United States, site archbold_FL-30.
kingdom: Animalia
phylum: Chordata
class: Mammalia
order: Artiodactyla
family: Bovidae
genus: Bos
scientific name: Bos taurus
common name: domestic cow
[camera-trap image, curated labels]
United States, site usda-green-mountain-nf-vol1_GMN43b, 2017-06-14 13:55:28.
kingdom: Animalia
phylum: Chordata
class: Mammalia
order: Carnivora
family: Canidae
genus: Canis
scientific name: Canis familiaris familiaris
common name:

# # # #

Task item –
Check each line of the records for the word "site", then state how many lines have it, as a number only.

Written response –
2